We used the Neo4J graph database (Neo4j 2020) to implement the attack graph analysis tool due to its scalability, efficiency and implemented functionality on analyzing graph models with multiple attributes. According to research, Neo4J outperforms other systems and alternative libraries in (a) load time for millions of elements as well as in (b) time required to compute the total paths and detect the shortest path of an examined graph [60, 61, 62, 34, 58, 63]. In addition, Neo4j greatly outperforms relational databases such as MySQL in traversal tests like the one needed for our risk chain calculation. Also, Neo4J was shown to achieve the best performance among other popular graph databases in most benchmarks for graphs with over 20 M nodes and an approximate mean node degree equal to 10 [64].

Table 12 shows part of the output results of a comparative analysis presented in Kolomičenko et al. [64] demonstrating low execution times for extremely large graphs, thus proving the efficiency and scalability of graph theory algorithms in Neo4j. These numbers are at least 3 times bigger, in order of magnitude, that what is needed for our experiments (see below).

Table 12 Neo4j execution times for pertinent graph theory algorithms (graph nodes have an approximate mean node degree equal to 10)

Full size table

Neo4j uses property graph models, where nodes can have numerous labels as attributes and nodes and relationships can hold arbitrary properties (key-value pairs) [62, 58]. Neo4j facilitates the modeling of dependent attack path states in weighted, directed graphs and can work efficiently for up to millions of nodes without significant delays in everyday PC systems.

The tool was developed and tested on an Intel Core-i7 with 16 GB of RAM and an SSD. The number of nodes and edges greatly affects the execution time of any algorithm that analyzes graph models. Even though attack graphs and attack multigraphs differ on how the model system states and steps, we still believe that comparing scalability performance is feasible, since all graphs utilize similar concepts. Table 13 shows the execution times for both use cases, and the corresponding times for each methodology step.

Table 13 Methodology steps execution times

Full size table

6 Conclusions

This paper presented a method for automatic analysis of generated attacks using a set of different mathematical models and algorithms. Experiments included two real-world microservices environments that realize complex, modern enterprise networks with seemingly disjoint configurations and dependencies.

To our knowledge, current literature on attack graphs mostly focuses on the automatic generation and scalability issues, rather in analyzing complex information within them and trying to extract useful information for security control prioritization and proper risk mitigation.

The proposed framework utilizes graph modeling algorithms such as mathematical series analysis, clustering and optimization to extract information about the effect of vulnerabilities and attack steps on enterprise networks. We conceptualize attack scenarios and extract the impact of each step from all possible attacks on the system. To this end, we have extended previous automatic generation methodologies with two features: Prioritizing detected vulnerabilities and analyze the effect of system states to the overall network for proposing which system states, vulnerabilities, and configurations have the biggest overall risk to the ecosystem. Our approach takes into consideration every potential sub-attack path and subliminal path on an attack graph.

- Data block:
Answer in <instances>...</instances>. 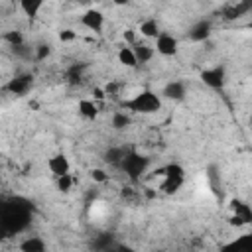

- Written exercise 1: Quote the Neo4j passage from "6 Conclusions" up to and including "proper risk mitigation.".
- Written exercise 2: In the Neo4j passage, what hardware was the attack graph analysis tool developed and tested on?
The material can be set aside; it plays no part in this exercise.

- Correct response 1:
6 Conclusions

This paper presented a method for automatic analysis of generated attacks using a set of different mathematical models and algorithms. Experiments included two real-world microservices environments that realize complex, modern enterprise networks with seemingly disjoint configurations and dependencies.

To our knowledge, current literature on attack graphs mostly focuses on the automatic generation and scalability issues, rather in analyzing complex information within them and trying to extract useful information for security control prioritization and proper risk mitigation.

- Correct response 2: An Intel Core-i7 with 16 GB of RAM and an SSD.